Angiogenesis, the formation of the new blood vessels from pre-existing vasculature, is an essential process occurring under both normal and pathological conditions, such as inflammation and cancer. This complex process is regulated by several cytokines, growth factors and extracellular matrix components modulating endothelial cell and pericyte function. In this study, we discovered that the extracellular matrix glycoprotein Elastin Microfibril Interfacer 2 (Emilin2) plays a prominent role in pericyte physiology. This work was originally prompted by the observations that tumor-associated vessels from Emilin2^−/− mice display less pericyte coverage, impaired vascular perfusion, and reduced drug efficacy, suggesting that Emilin2 could promote vessel maturation and stabilization affecting pericyte recruitment. We found that Emilin2 affects different mechanisms engaged in pericyte recruitment and vascular stabilization. First, human primary endothelial cells challenged with recombinant Emilin2 synthesized and released ∼ 2.1 and 1.2 folds more PDGF-BB and HB-EGF, two cytokines known to promote pericyte recruitment. We also discovered that Emilin2, by directly engaging α₅β₁ and α₆β₁ integrins, highly expressed in pericytes, served as an adhesion substrate and haptotactic stimulus for pericytes. Moreover, Emilin2 evoked increased NCadherin expression via the sphingosine-1-phosphate receptor, leading to enhanced vascular stability by fostering interconnection between endothelial cells and pericytes. Finally, restoring pericyte coverage in melanoma and ovarian tumor vessels developed in Emilin2^−/− mice improved drug delivery to the tumors. Collectively, our results implicate Emilin2 as a prominent regulator of pericyte function and suggest that Emilin2 expression could represent a promising maker to predict the clinical outcome of patients with melanoma, ovarian, and potentially other forms of cancer.

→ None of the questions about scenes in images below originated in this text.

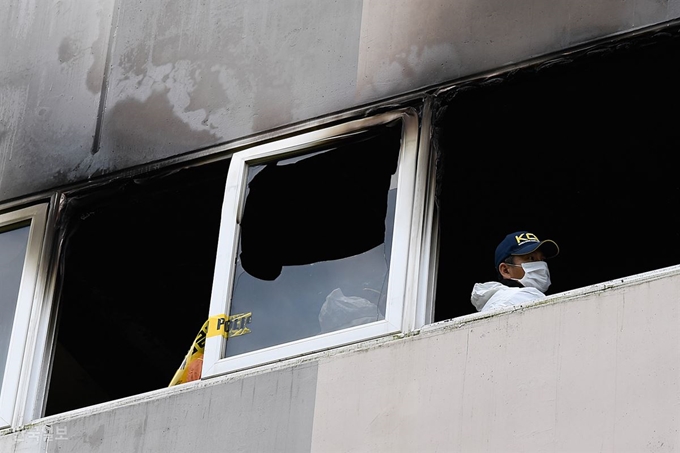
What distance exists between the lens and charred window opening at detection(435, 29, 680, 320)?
6.99 m

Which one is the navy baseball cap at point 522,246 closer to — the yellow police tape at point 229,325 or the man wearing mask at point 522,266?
the man wearing mask at point 522,266

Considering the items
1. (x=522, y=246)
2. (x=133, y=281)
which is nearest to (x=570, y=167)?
(x=522, y=246)

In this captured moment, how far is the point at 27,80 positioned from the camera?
881cm

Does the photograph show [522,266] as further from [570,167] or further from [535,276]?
[570,167]

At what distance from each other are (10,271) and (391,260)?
266 cm

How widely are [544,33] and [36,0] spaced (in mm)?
3580

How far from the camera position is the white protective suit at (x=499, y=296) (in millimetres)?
6613

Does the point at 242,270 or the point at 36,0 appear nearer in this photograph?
the point at 242,270

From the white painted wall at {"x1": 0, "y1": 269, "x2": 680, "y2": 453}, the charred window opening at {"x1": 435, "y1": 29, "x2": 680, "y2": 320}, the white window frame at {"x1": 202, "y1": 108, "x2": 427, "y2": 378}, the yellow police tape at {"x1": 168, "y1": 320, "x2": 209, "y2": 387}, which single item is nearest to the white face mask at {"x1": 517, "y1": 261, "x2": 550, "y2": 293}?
the charred window opening at {"x1": 435, "y1": 29, "x2": 680, "y2": 320}

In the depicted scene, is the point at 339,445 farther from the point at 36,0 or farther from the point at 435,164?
the point at 36,0

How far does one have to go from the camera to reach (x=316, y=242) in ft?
24.4

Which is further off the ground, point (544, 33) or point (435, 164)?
point (544, 33)

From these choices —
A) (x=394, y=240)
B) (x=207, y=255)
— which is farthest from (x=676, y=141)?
(x=207, y=255)

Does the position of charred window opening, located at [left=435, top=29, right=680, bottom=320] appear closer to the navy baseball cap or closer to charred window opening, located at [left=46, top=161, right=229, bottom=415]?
the navy baseball cap
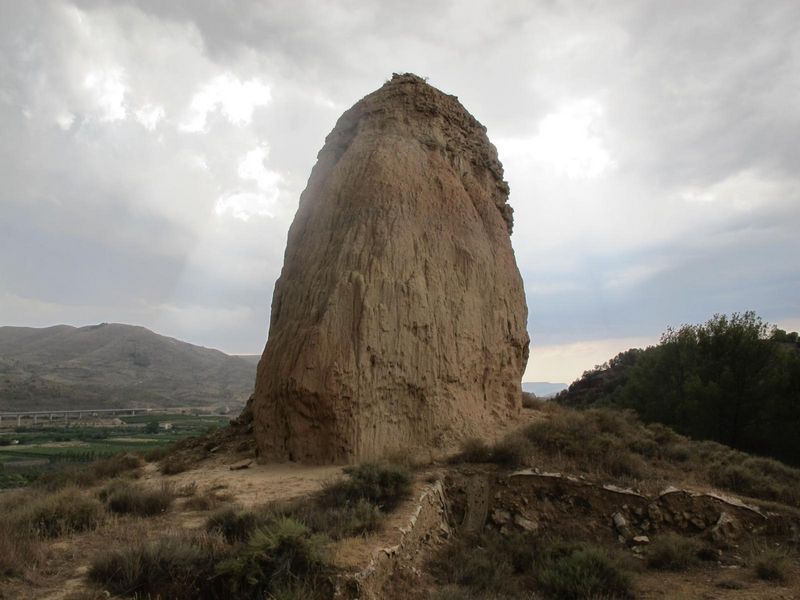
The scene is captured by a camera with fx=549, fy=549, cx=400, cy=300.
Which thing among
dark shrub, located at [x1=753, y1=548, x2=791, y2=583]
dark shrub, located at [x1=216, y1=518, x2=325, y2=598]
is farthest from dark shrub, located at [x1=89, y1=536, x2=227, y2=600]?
dark shrub, located at [x1=753, y1=548, x2=791, y2=583]

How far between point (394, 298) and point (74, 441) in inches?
1723

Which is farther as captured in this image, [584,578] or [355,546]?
[584,578]

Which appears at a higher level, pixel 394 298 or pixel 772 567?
pixel 394 298

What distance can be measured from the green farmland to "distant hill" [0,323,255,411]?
13.3 metres

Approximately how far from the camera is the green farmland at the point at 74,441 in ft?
87.8

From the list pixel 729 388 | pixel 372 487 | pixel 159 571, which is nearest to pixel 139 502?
pixel 159 571

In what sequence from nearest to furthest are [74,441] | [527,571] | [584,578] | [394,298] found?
[584,578] < [527,571] < [394,298] < [74,441]

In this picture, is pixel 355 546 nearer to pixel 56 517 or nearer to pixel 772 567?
pixel 56 517

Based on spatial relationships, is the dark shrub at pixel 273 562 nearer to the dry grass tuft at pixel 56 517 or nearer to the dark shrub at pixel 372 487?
the dark shrub at pixel 372 487

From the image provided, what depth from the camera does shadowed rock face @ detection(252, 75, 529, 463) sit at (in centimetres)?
1002

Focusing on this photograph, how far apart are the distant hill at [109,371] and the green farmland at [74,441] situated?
522 inches

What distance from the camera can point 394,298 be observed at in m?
10.9

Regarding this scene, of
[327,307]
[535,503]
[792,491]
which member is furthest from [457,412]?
[792,491]

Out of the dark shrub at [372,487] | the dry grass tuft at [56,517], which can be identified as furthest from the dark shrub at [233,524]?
the dry grass tuft at [56,517]
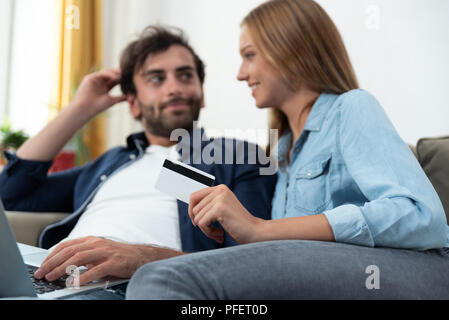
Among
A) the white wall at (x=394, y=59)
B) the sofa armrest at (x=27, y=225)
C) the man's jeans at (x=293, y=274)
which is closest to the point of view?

血管生成，即从预先存在的脉管系统形成新血管，是在正常和病理条件（例如炎症和癌症）下发生的重要过程。这一复杂的过程受到多种细胞因子、生长因子和调节内皮细胞和周细胞功能的细胞外基质成分的调节。在这项研究中，我们发现细胞外基质糖蛋白弹性蛋白微原纤维接口 2 (Emilin2) 在周细胞生理学中发挥着重要作用。这项工作最初是由以下观察结果引发的： Emilin2 ^-/−小鼠的肿瘤相关血管表现出周细胞覆盖率较低、血管灌注受损和药物疗效降低，这表明 Emolin2 可以促进影响周细胞募集的血管成熟和稳定。我们发现 Emolin2 影响参与周细胞募集和血管稳定的不同机制。首先，用重组Emilin2攻击的人原代内皮细胞合成并释放了约2.1倍和1.2倍的PDGF-BB和HB-EGF，这两种已知促进周细胞募集的细胞因子。我们还发现Emilin2通过直接结合在周细胞中高表达的α ₅ β ₁和α ₆ β ₁整合素，充当周细胞的粘附底物和趋触刺激物。此外，Emilin2通过 1-磷酸鞘氨醇受体引起 N 钙粘蛋白表达增加，通过促进内皮细胞和周细胞之间的互连来增强血管稳定性。最后，恢复Emilin2 ^−/−小鼠体内黑色素瘤和卵巢肿瘤血管中的周细胞覆盖，改善了肿瘤的药物输送。总的来说，我们的结果表明 Emilin2 是周细胞功能的重要调节因子，并表明 Emilin2 表达可能代表预测黑色素瘤、卵巢癌和潜在其他形式癌症患者临床结果的有前途的标志物。